In Afghanistan, as in other countries with legal systems based on Shariah law, interpreted by many Muslims to require that any Muslim who rejects Islam be sentenced to death, that’s what happens. Shariah law is the rule in Iran, Saudi Arabia, Sudan, Libya, Malaysia, parts of Nigeria and numerous other Islamic nations, particularly in the Middle East.
This case made world headlines and, with international pressure mounting, Rahman was freed Monday from the high-security prison where he had been held in solitary confinement and whisked away to a secret location. He’s asked for asylum because his life isn’t worth a plugged nickle in Afghanistan.
Prosecutors issued a letter stating he was “mentally unfit to stand trial” as the reason why they let him go.
Clerics, even some previously friendly to the United States, have threatened to incite their countrymen to kill Rahman if he were freed, saying he is guilty of apostasy and must die.
So why should we care about this in little ol’ Sweet Home, Oregon?
Without getting too deep into political and theological philosophy, let me just say that this incident, which is similar to others that have not been so well publicized but ended in darker consequences, makes me appreciate the freedom we have in the United States.
I happen to be a Christian, but legally in the United States, if I were a Muslim or a Hindu, or whatever, I would be free to worship as I pleased as long as I wasn’t committing some kind of crime (human sacrifice, for instance) in doing my thing.
There is a sense, among many Christians and others, that Christianity is in decline in the United States, and we hear a lot of folks bemoaning what they see as the disappearance of the “Judeo-Christian tradition.”
Certainly, in much of Oregon, there seems to be less sympathy for Christianity than I remember years ago when I was a kid, though Oregonians as a whole have never been very churched to begin with.
This Rahman case, though, made me recall an experience I had last year.
Last summer, I took my dog for a jog part way around Foster Lake for a little exercise. We were trotting across the dam when I noticed a group of people down by the edge of the water and a few in it. I recognized from afar that it was probably a baptismal service, which, sure enough, it was.
As I came up to the corner of the dam and North River Drive, a car turned onto the dam toward me and a woman leaned out and started screaming invectives in the direction of the service. From where I was, it was a little incoherent, but I thought I caught numerous variations of the “F” word — with some “H” and “D” words mixed in.

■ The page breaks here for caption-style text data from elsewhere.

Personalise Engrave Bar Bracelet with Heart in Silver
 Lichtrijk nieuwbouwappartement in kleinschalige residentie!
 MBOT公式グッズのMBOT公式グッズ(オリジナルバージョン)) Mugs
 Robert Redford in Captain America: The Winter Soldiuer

I got close right about the time she leaned back into her car and screeched away. I heard someone in the group below yell back “Jesus loves you and we do too,” or something along those lines.
The point of this is, though, that we enjoy a society where that woman is just as free to scream anything she wants, obnoxious as it may be, as those people were to conduct their service at a public lake, obnoxious as it may be to some.

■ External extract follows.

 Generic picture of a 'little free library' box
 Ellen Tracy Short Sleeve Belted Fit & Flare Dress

Where did that freedom come from? It came from the notion that religion isn’t imposed by government. It should be a personal choice. That philosphy has been a key foundation-block of our nation for more than 200 years.
Freedom has its costs. It’s uncomfortable sometimes, especially when you’re around people who don’t share your beliefs or who hate you because of what you believe. There is a basic tendency in human nature to want to control others, which is the very reason why we have the principles of freedom built into our federal and state constitutions.

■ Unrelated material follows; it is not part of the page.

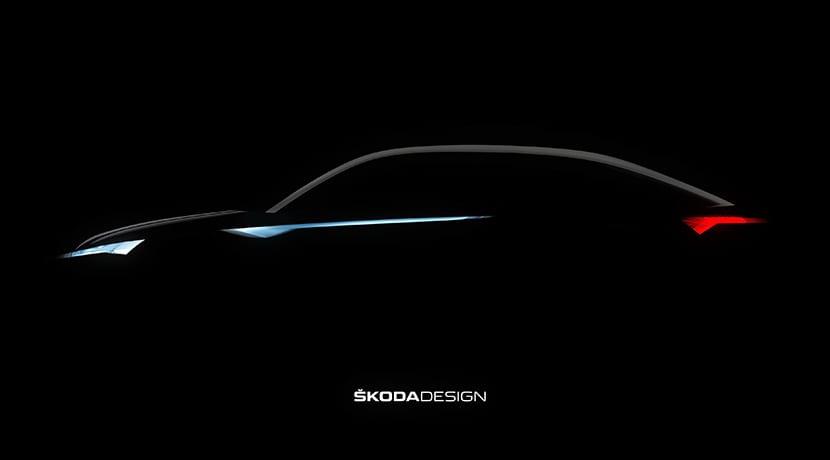 Skoda Design teaser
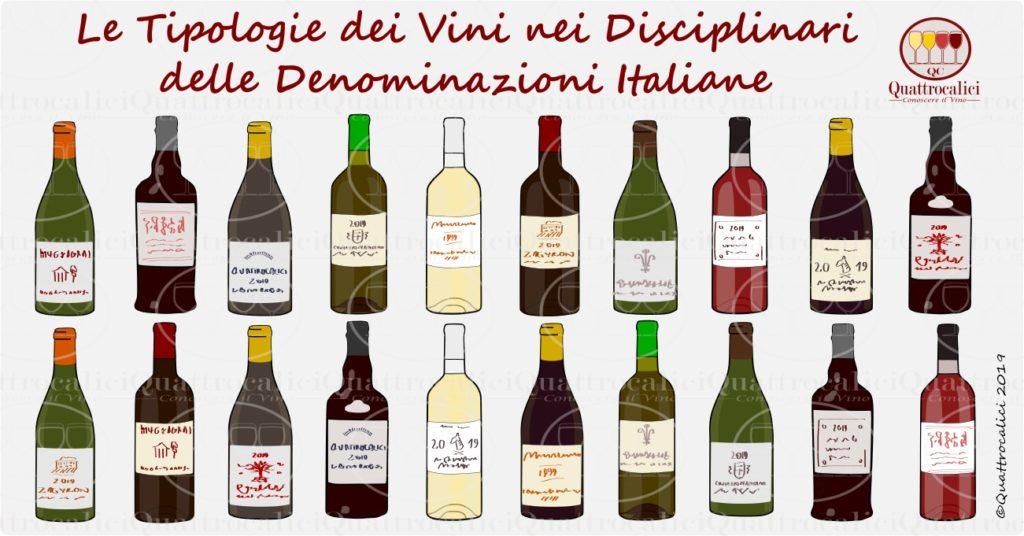 tipologie di vino dai disciplinari delle denominazioni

There are plenty of people these days who don’t like Judeo-Christian thought, who don’t like the 10 Commandments, who don’t like the idea of a God who demands obedience to those laws and yet has allowed people to make their own choice as to whether they would keep them. But those principles are really where much of our notion of freedom has come from.
And it’s troubling to recognize how a large portion of the world violently rejects that idea. It might make you stop and think what life would be like without it.